(Dataset excerpts)
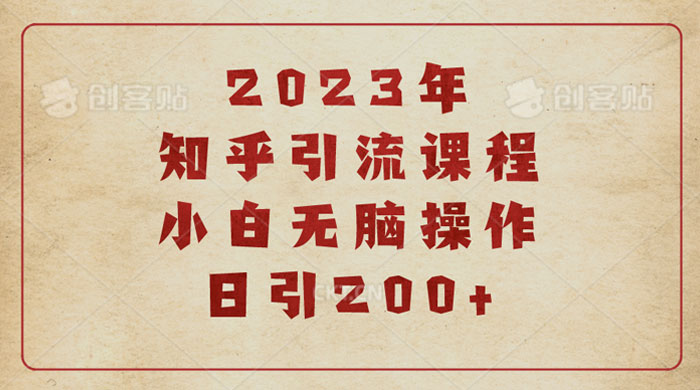 创客贴 创客贴

2023年
知乎引流课程
小白无脑操作
日引200+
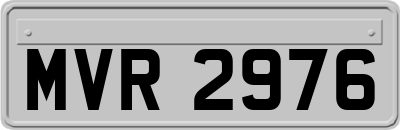 MVR 2976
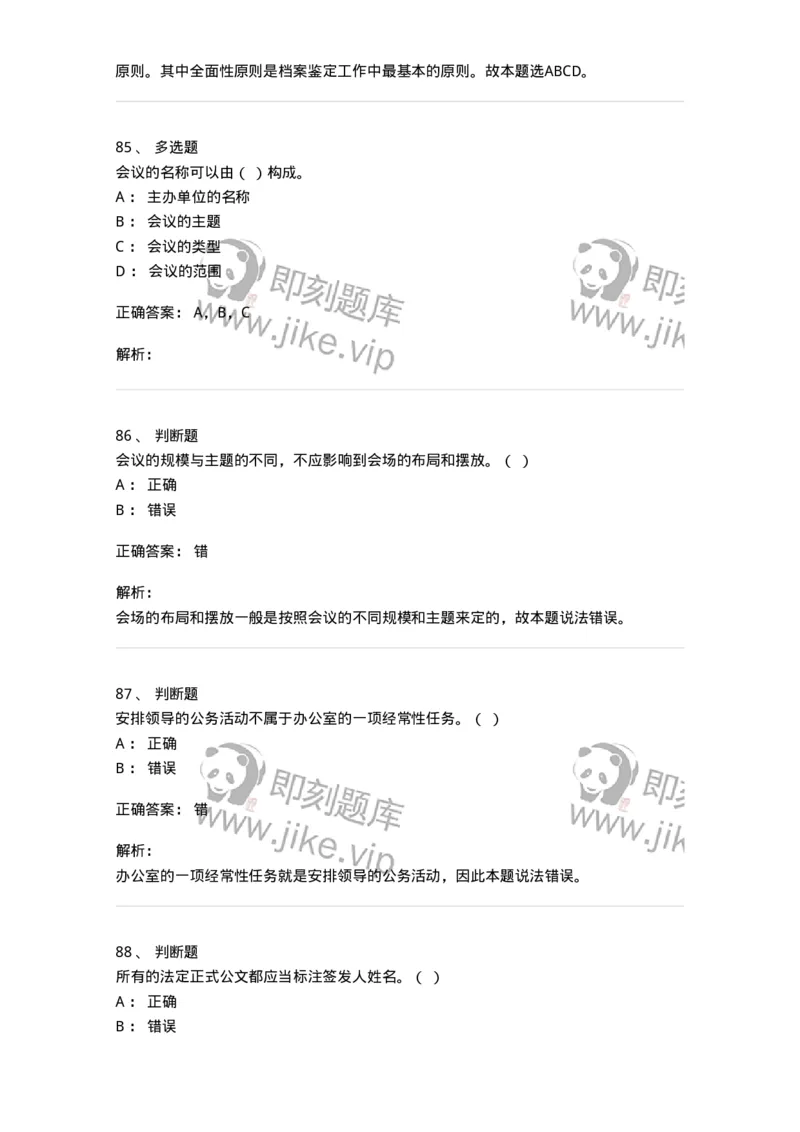 原则。其中全面性原则是档案鉴定工作中最基本的原则。故本题选ABCD。

85、 多选题
会议的名称可以由（ ）构成。
A： 主办单位的名称
B： 会议的主题
C： 会议的类型
D： 会议的范围

正确答案： A，B，C

解析：

即刻题库 www.jike.vip 即刻 www.jik

86、 判断题
会议的规模与主题的不同，不应影响到会场的布局和摆放。（ ）
A： 正确
B： 错误

正确答案： 错

解析：
会场的布局和摆放一般是按照会议的不同规模和主题来定的，故本题说法错误。

87、 判断题
安排领导的公务活动不属于办公室的一项经常性任务。（ ）
A： 正确
B： 错误

正确答案： 错

解析：
办公室的一项经常性任务就是安排领导的公务活动，因此本题说法错误。

即刻题库 www.jike.vip 即刻 www.jik

88、 判断题
所有的法定正式公文都应当标注签发人姓名。（ ）
A： 正确
B： 错误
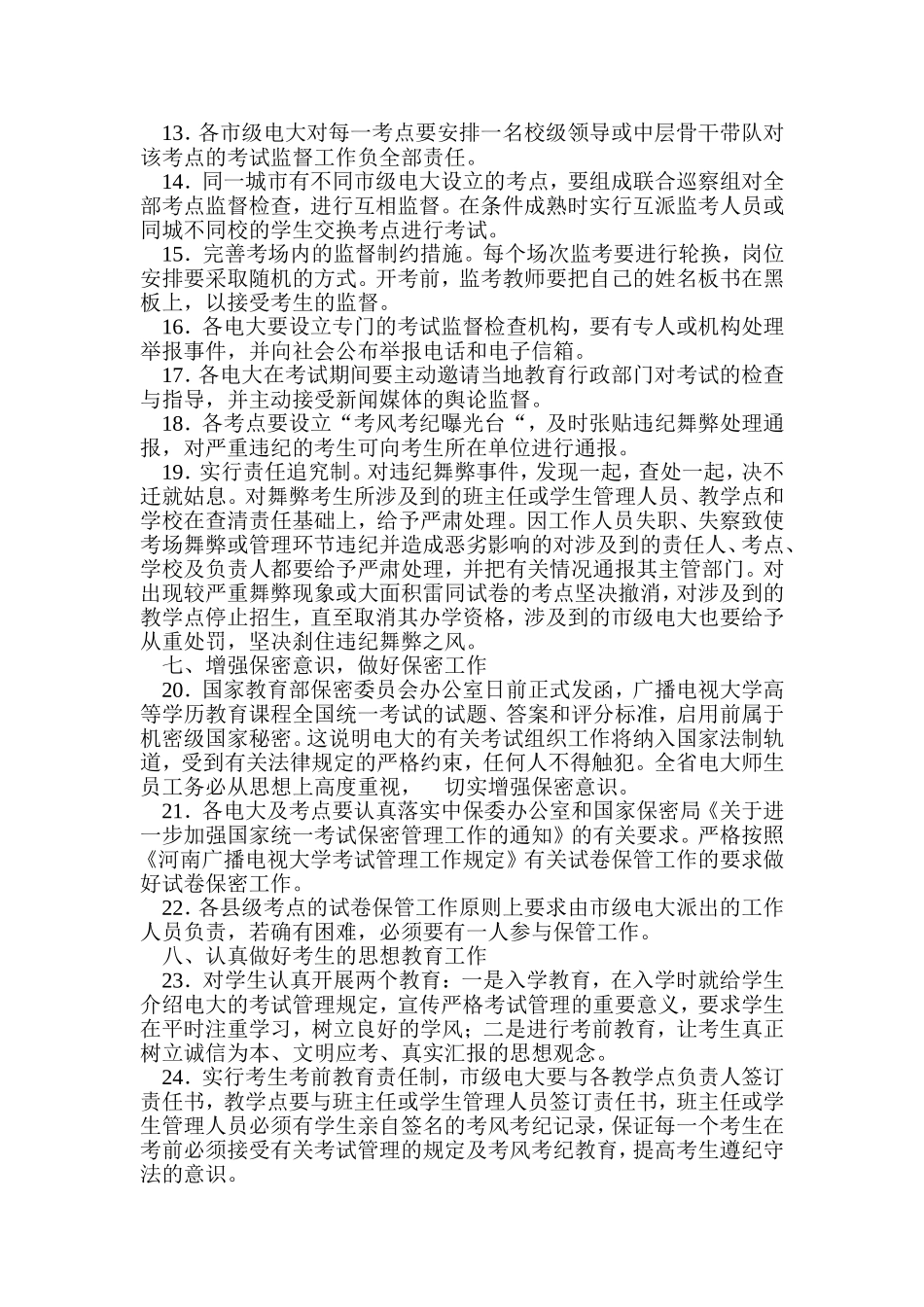 13. 各市级电大对每一考点要安排一名校级领导或中层骨干带队对该考点的考试监督工作负全部责任。

14. 同一城市有不同市级电大设立的考点，要组成联合巡察组对全部考点监督检查，进行互相监督。在条件成熟时实行互派监考人员或同城不同校的学生交换考点进行考试。

15. 完善考场内的监督制约措施。每个场次监考要进行轮换，岗位安排要采取随机的方式。开考前，监考教师要把自己的姓名板书在黑板上，以接受考生的监督。

16. 各电大要设立专门的考试监督检查机构，要有专人或机构处理举报事件，并向社会公布举报电话和电子信箱。

17. 各电大在考试期间要主动邀请当地教育行政部门对考试的检查与指导，并主动接受新闻媒体的舆论监督。

18. 各考点要设立“考风考纪曝光台“，及时张贴违纪舞弊处理通报，对严重违纪的考生可向考生所在单位进行通报。

19. 实行责任追究制。对违纪舞弊事件，发现一起，查处一起，决不迁就姑息。对舞弊考生所涉及到的班主任或学生管理人员、教学点和学校在查清责任基础上，给予严肃处理。因工作人员失职、失察致使考场舞弊或管理环节违纪并造成恶劣影响的对涉及到的责任人、考点、学校及负责人都要给予严肃处理，并把有关情况通报其主管部门。对出现较严重舞弊现象或大面积雷同试卷的考点坚决撤消，对涉及到的教学点停止招生，直至取消其办学资格，涉及到的市级电大也要给予从重处罚，坚决刹住违纪舞弊之风。

七、增强保密意识，做好保密工作

20. 国家教育部保密委员会办公室日前正式发函，广播电视大学高等学历教育课程全国统一考试的试题、答案和评分标准，启用前属于机密级国家秘密。这说明电大的有关考试组织工作将纳入国家法制轨道，受到有关法律规定的严格约束，任何人不得触犯。全省电大师生员工务必从思想上高度重视， 切实增强保密意识。

21. 各电大及考点要认真落实中保委办公室和国家保密局《关于进一步加强国家统一考试保密管理工作的通知》的有关要求。严格按照《河南广播电视大学考试管理工作规定》有关试卷保管工作的要求做好试卷保密工作。

22. 各县级考点的试卷保管工作原则上要求由市级电大派出的工作人员负责，若确有困难，必须要有一人参与保管工作。

八、认真做好考生的思想教育工作

23. 对学生认真开展两个教育：一是入学教育，在入学时就给学生介绍电大的考试管理规定，宣传严格考试管理的重要意义，要求学生在平时注重学习，树立良好的学风；二是进行考前教育，让考生真正树立诚信为本、文明应考、真实汇报的思想观念。

24. 实行考生考前教育责任制，市级电大要与各教学点负责人签订责任书，教学点要与班主任或学生管理人员签订责任书，班主任或学生管理人员必须有学生亲自签名的考风考纪记录，保证每一个考生在考前必须接受有关考试管理的规定及考风考纪教育，提高考生遵纪守法的意识。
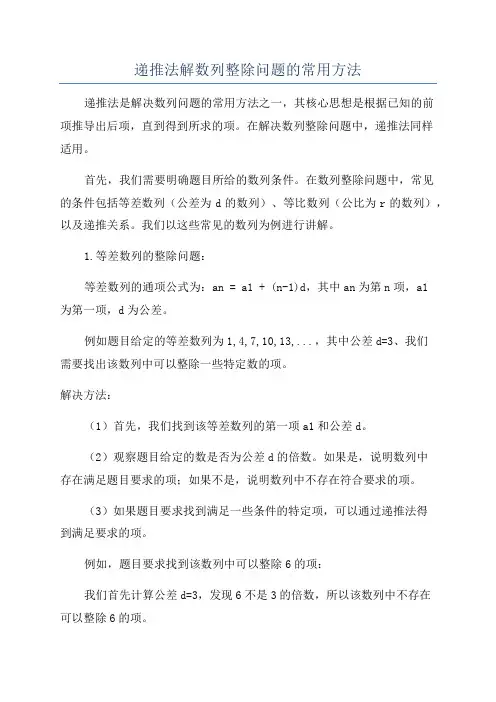 递推法解数列整除问题的常用方法

递推法是解决数列问题的常用方法之一，其核心思想是根据已知的前项推导出后项，直到得到所求的项。在解决数列整除问题中，递推法同样适用。

首先，我们需要明确题目所给的数列条件。在数列整除问题中，常见的条件包括等差数列（公差为 d 的数列）、等比数列（公比为 r 的数列），以及递推关系。我们以这些常见的数列为例进行讲解。

1.等差数列的整除问题：

等差数列的通项公式为：an = a1 + (n-1)d，其中 an 为第 n 项，a1 为第一项，d 为公差。

例如题目给定的等差数列为 1,4,7,10,13,...，其中公差 d=3、我们需要找出该数列中可以整除一些特定数的项。

解决方法：

（1）首先，我们找到该等差数列的第一项 a1 和公差 d。

（2）观察题目给定的数是否为公差 d 的倍数。如果是，说明数列中存在满足题目要求的项；如果不是，说明数列中不存在符合要求的项。

（3）如果题目要求找到满足一些条件的特定项，可以通过递推法得到满足要求的项。

例如，题目要求找到该数列中可以整除 6 的项：

我们首先计算公差 d=3，发现 6 不是 3 的倍数，所以该数列中不存在可以整除 6 的项。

**TASK ITEM**. Output nothing but the records above, word for word, with the pictures removed.

**SOLUTION TO THIS TASK**.
 创客贴 创客贴

2023年
知乎引流课程
小白无脑操作
日引200+
 MVR 2976
 原则。其中全面性原则是档案鉴定工作中最基本的原则。故本题选ABCD。

85、 多选题
会议的名称可以由（ ）构成。
A： 主办单位的名称
B： 会议的主题
C： 会议的类型
D： 会议的范围

正确答案： A，B，C

解析：

即刻题库 www.jike.vip 即刻 www.jik

86、 判断题
会议的规模与主题的不同，不应影响到会场的布局和摆放。（ ）
A： 正确
B： 错误

正确答案： 错

解析：
会场的布局和摆放一般是按照会议的不同规模和主题来定的，故本题说法错误。

87、 判断题
安排领导的公务活动不属于办公室的一项经常性任务。（ ）
A： 正确
B： 错误

正确答案： 错

解析：
办公室的一项经常性任务就是安排领导的公务活动，因此本题说法错误。

即刻题库 www.jike.vip 即刻 www.jik

88、 判断题
所有的法定正式公文都应当标注签发人姓名。（ ）
A： 正确
B： 错误
 13. 各市级电大对每一考点要安排一名校级领导或中层骨干带队对该考点的考试监督工作负全部责任。

14. 同一城市有不同市级电大设立的考点，要组成联合巡察组对全部考点监督检查，进行互相监督。在条件成熟时实行互派监考人员或同城不同校的学生交换考点进行考试。

15. 完善考场内的监督制约措施。每个场次监考要进行轮换，岗位安排要采取随机的方式。开考前，监考教师要把自己的姓名板书在黑板上，以接受考生的监督。

16. 各电大要设立专门的考试监督检查机构，要有专人或机构处理举报事件，并向社会公布举报电话和电子信箱。

17. 各电大在考试期间要主动邀请当地教育行政部门对考试的检查与指导，并主动接受新闻媒体的舆论监督。

18. 各考点要设立“考风考纪曝光台“，及时张贴违纪舞弊处理通报，对严重违纪的考生可向考生所在单位进行通报。

19. 实行责任追究制。对违纪舞弊事件，发现一起，查处一起，决不迁就姑息。对舞弊考生所涉及到的班主任或学生管理人员、教学点和学校在查清责任基础上，给予严肃处理。因工作人员失职、失察致使考场舞弊或管理环节违纪并造成恶劣影响的对涉及到的责任人、考点、学校及负责人都要给予严肃处理，并把有关情况通报其主管部门。对出现较严重舞弊现象或大面积雷同试卷的考点坚决撤消，对涉及到的教学点停止招生，直至取消其办学资格，涉及到的市级电大也要给予从重处罚，坚决刹住违纪舞弊之风。

七、增强保密意识，做好保密工作

20. 国家教育部保密委员会办公室日前正式发函，广播电视大学高等学历教育课程全国统一考试的试题、答案和评分标准，启用前属于机密级国家秘密。这说明电大的有关考试组织工作将纳入国家法制轨道，受到有关法律规定的严格约束，任何人不得触犯。全省电大师生员工务必从思想上高度重视， 切实增强保密意识。

21. 各电大及考点要认真落实中保委办公室和国家保密局《关于进一步加强国家统一考试保密管理工作的通知》的有关要求。严格按照《河南广播电视大学考试管理工作规定》有关试卷保管工作的要求做好试卷保密工作。

22. 各县级考点的试卷保管工作原则上要求由市级电大派出的工作人员负责，若确有困难，必须要有一人参与保管工作。

八、认真做好考生的思想教育工作

23. 对学生认真开展两个教育：一是入学教育，在入学时就给学生介绍电大的考试管理规定，宣传严格考试管理的重要意义，要求学生在平时注重学习，树立良好的学风；二是进行考前教育，让考生真正树立诚信为本、文明应考、真实汇报的思想观念。

24. 实行考生考前教育责任制，市级电大要与各教学点负责人签订责任书，教学点要与班主任或学生管理人员签订责任书，班主任或学生管理人员必须有学生亲自签名的考风考纪记录，保证每一个考生在考前必须接受有关考试管理的规定及考风考纪教育，提高考生遵纪守法的意识。
 递推法解数列整除问题的常用方法

递推法是解决数列问题的常用方法之一，其核心思想是根据已知的前项推导出后项，直到得到所求的项。在解决数列整除问题中，递推法同样适用。

首先，我们需要明确题目所给的数列条件。在数列整除问题中，常见的条件包括等差数列（公差为 d 的数列）、等比数列（公比为 r 的数列），以及递推关系。我们以这些常见的数列为例进行讲解。

1.等差数列的整除问题：

等差数列的通项公式为：an = a1 + (n-1)d，其中 an 为第 n 项，a1 为第一项，d 为公差。

例如题目给定的等差数列为 1,4,7,10,13,...，其中公差 d=3、我们需要找出该数列中可以整除一些特定数的项。

解决方法：

（1）首先，我们找到该等差数列的第一项 a1 和公差 d。

（2）观察题目给定的数是否为公差 d 的倍数。如果是，说明数列中存在满足题目要求的项；如果不是，说明数列中不存在符合要求的项。

（3）如果题目要求找到满足一些条件的特定项，可以通过递推法得到满足要求的项。

例如，题目要求找到该数列中可以整除 6 的项：

我们首先计算公差 d=3，发现 6 不是 3 的倍数，所以该数列中不存在可以整除 6 的项。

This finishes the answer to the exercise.